» **Required task**:
Please put every line of the records below into a JSON list of strings, one string per line, leaving out blank lines and the pictures.

» **Input for this task**:

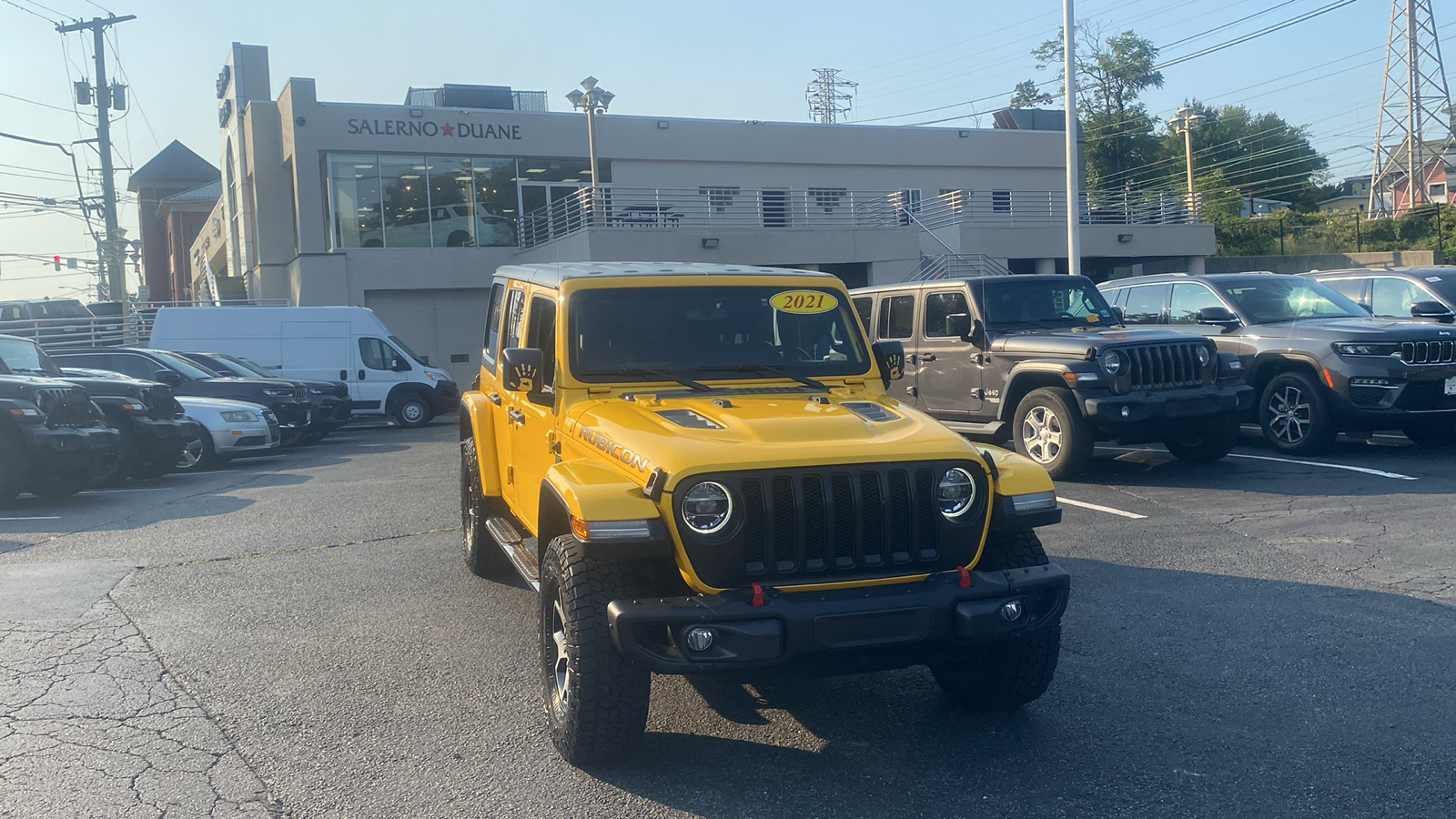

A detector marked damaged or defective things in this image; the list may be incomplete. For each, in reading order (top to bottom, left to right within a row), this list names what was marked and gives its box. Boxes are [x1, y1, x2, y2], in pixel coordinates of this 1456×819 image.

cracked asphalt [3, 422, 1456, 810]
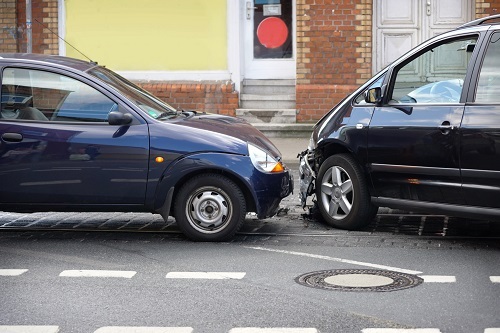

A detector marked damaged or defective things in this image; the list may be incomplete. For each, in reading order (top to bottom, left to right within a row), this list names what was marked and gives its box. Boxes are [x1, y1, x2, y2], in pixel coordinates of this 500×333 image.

crumpled front bumper [298, 150, 314, 208]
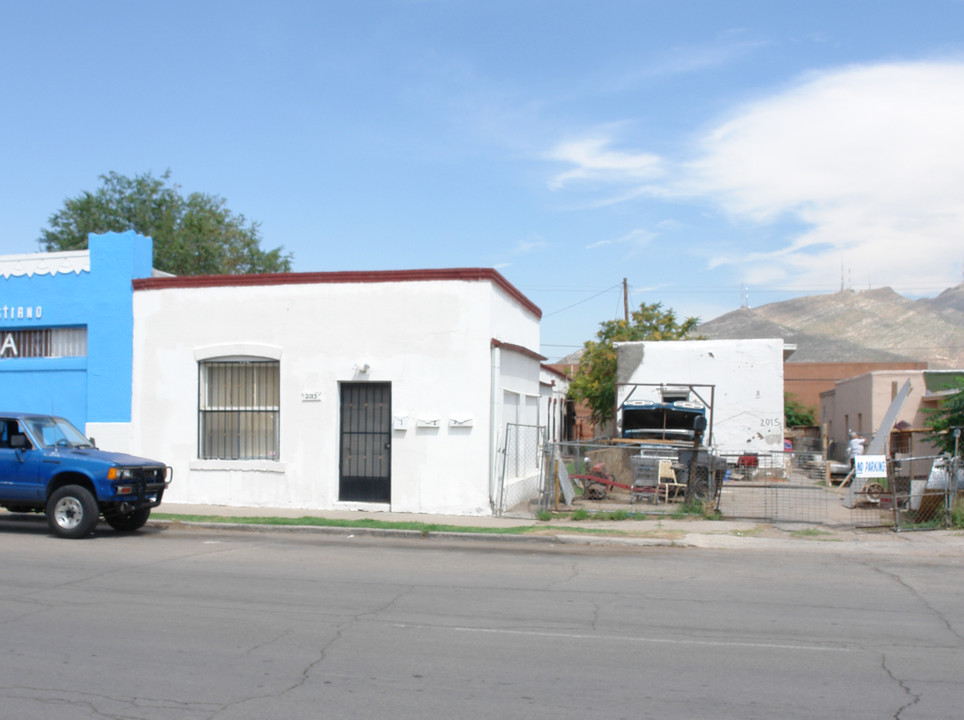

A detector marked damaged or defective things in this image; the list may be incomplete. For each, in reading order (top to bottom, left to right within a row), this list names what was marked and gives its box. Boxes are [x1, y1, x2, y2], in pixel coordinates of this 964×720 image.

» **Expected output**:
[
  "A detector marked damaged or defective things in this image; the list may be incomplete. For each, in reading order (top to bottom, left to right within a row), this list names what was marked and gives its box. Boxes are [x1, y1, x2, y2], in pixel coordinates of this 1456×819 image.",
  "cracked asphalt [3, 422, 1456, 810]",
  "A detector marked damaged or defective things in this image; the list may be incomplete. For each, in reading order (top to bottom, left to right within a row), this list names what was marked and gives its box. Boxes are [x1, y1, x2, y2], in pixel coordinates of this 500×333 image.",
  "crumpled front bumper [298, 150, 314, 208]",
  "A detector marked damaged or defective things in this image; the list may be incomplete. For each, in reading order (top to bottom, left to right within a row), this list names what was marked and gives its box. Boxes are [x1, y1, x2, y2], in pixel coordinates of this 964×720 image."
]